[Records from a collection]
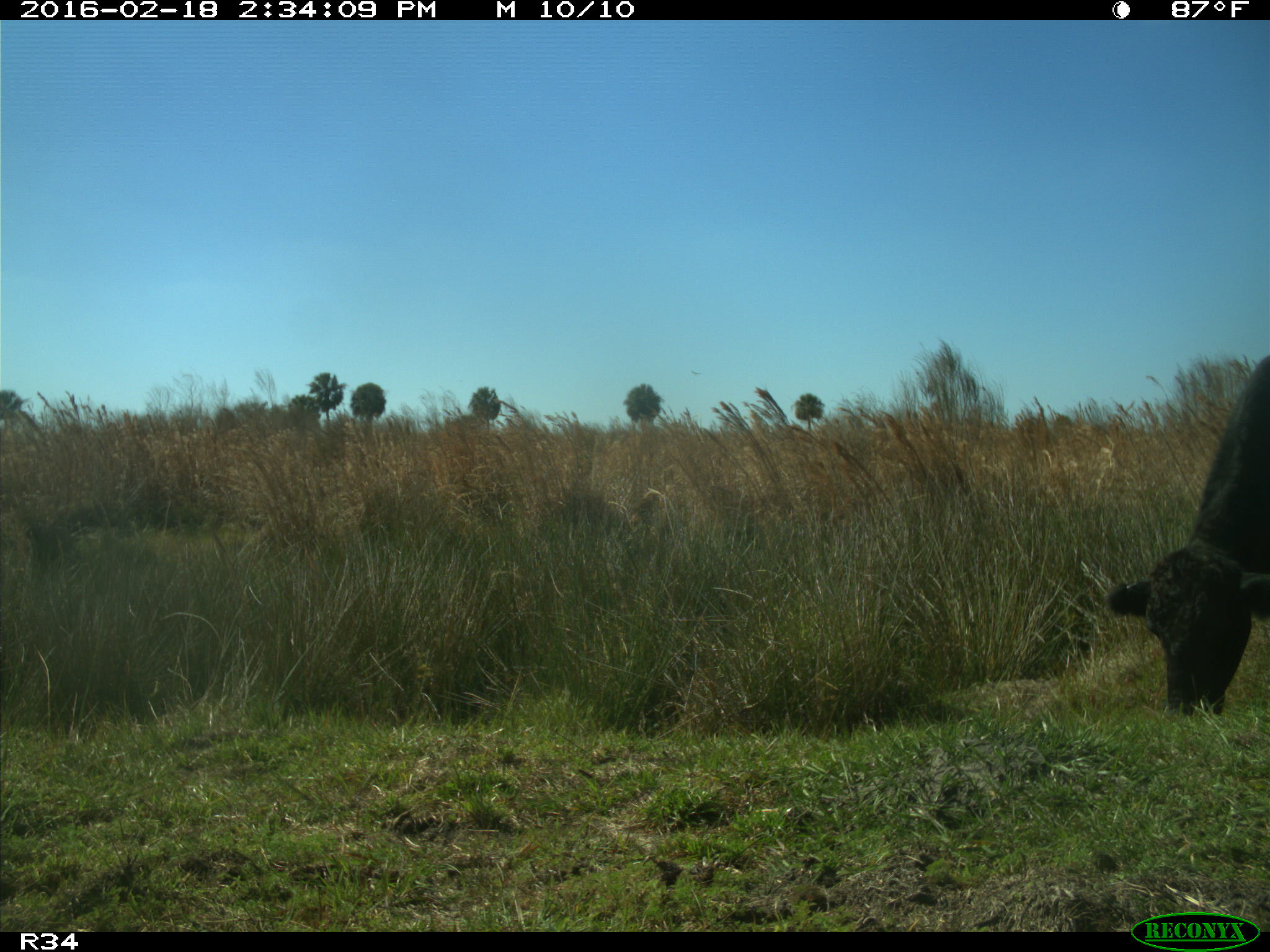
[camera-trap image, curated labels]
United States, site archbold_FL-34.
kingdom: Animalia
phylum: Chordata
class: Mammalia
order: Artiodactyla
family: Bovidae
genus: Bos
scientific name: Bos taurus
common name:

* TASK OBJECTIVE:
The answer consists of the records repeated exactly, without any images.

* WRITTEN ANSWER:
[camera-trap image, curated labels]
United States, site archbold_FL-34.
kingdom: Animalia
phylum: Chordata
class: Mammalia
order: Artiodactyla
family: Bovidae
genus: Bos
scientific name: Bos taurus
common name:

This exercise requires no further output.